Can you reproduce every one of the entries below word for word, without changing a line?

# # # #

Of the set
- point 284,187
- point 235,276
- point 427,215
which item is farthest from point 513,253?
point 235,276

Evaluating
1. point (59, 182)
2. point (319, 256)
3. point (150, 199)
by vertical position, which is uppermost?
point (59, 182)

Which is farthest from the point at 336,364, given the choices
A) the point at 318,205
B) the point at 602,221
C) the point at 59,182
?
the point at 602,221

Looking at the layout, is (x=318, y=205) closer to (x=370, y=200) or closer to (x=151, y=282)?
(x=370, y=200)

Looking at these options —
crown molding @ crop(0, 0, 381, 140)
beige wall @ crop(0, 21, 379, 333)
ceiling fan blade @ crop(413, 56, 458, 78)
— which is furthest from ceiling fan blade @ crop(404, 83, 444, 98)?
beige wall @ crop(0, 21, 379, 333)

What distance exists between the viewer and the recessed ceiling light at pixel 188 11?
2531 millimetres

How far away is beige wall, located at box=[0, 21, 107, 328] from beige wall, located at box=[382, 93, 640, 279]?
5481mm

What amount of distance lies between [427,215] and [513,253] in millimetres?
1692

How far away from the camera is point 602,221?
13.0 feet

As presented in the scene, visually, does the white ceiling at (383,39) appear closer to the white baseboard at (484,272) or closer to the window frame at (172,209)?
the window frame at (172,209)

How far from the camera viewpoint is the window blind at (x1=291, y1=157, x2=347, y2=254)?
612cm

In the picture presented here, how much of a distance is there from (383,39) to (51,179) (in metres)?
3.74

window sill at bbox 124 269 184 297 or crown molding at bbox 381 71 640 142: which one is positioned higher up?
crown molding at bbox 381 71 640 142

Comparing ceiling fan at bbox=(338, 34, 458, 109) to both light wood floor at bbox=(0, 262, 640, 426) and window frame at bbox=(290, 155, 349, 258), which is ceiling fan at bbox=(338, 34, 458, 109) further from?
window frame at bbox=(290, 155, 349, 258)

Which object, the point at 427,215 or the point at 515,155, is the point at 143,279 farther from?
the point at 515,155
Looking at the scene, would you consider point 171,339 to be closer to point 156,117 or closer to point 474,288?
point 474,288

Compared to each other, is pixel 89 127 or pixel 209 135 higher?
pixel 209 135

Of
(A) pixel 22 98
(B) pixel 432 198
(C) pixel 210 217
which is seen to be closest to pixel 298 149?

# # # #

_RESULT FOR THIS TASK_
Of the set
- point 284,187
- point 235,276
- point 427,215
which item is farthest from point 513,253?
point 235,276

Evaluating
1. point (59, 182)
2. point (319, 256)
3. point (150, 199)
by vertical position, which is uppermost?
point (59, 182)

Which is farthest from the point at 336,364, given the choices
A) the point at 318,205
B) the point at 602,221
C) the point at 59,182
?
the point at 602,221

Looking at the layout, is (x=318, y=205) closer to (x=370, y=200) or closer to (x=151, y=282)?
(x=370, y=200)

Looking at these options —
crown molding @ crop(0, 0, 381, 140)
beige wall @ crop(0, 21, 379, 333)
ceiling fan blade @ crop(413, 56, 458, 78)
— which is furthest from ceiling fan blade @ crop(404, 83, 444, 98)?
beige wall @ crop(0, 21, 379, 333)

What distance exists between the viewer and the recessed ceiling light at pixel 188 11?
2531 millimetres

How far away is beige wall, located at box=[0, 21, 107, 328] from beige wall, located at box=[382, 93, 640, 279]?
5481mm

What amount of distance lies between [427,215] and [513,253] in millimetres?
1692

How far away from the camera is point 602,221?
13.0 feet

As presented in the scene, visually, does the white ceiling at (383,39) appear closer to the white baseboard at (484,272) or closer to the window frame at (172,209)?
the window frame at (172,209)

How far from the camera viewpoint is the window blind at (x1=291, y1=157, x2=347, y2=254)?
612cm

In the picture presented here, how much of a distance is there from (383,39) to (51,179) (in metres)?
3.74

window sill at bbox 124 269 184 297 or crown molding at bbox 381 71 640 142: which one is positioned higher up?
crown molding at bbox 381 71 640 142

Comparing ceiling fan at bbox=(338, 34, 458, 109) to both light wood floor at bbox=(0, 262, 640, 426) and window frame at bbox=(290, 155, 349, 258), which is ceiling fan at bbox=(338, 34, 458, 109) further from?
window frame at bbox=(290, 155, 349, 258)

Which object, the point at 427,215 or the point at 515,155, is the point at 143,279 farther from?
the point at 515,155
Looking at the scene, would you consider point 171,339 to be closer to point 156,117 or closer to point 474,288?
point 474,288

Compared to each other, is pixel 89 127 or pixel 209 135 higher?
pixel 209 135

Of
(A) pixel 22 98
(B) pixel 432 198
(C) pixel 210 217
which is seen to be closest to pixel 298 149?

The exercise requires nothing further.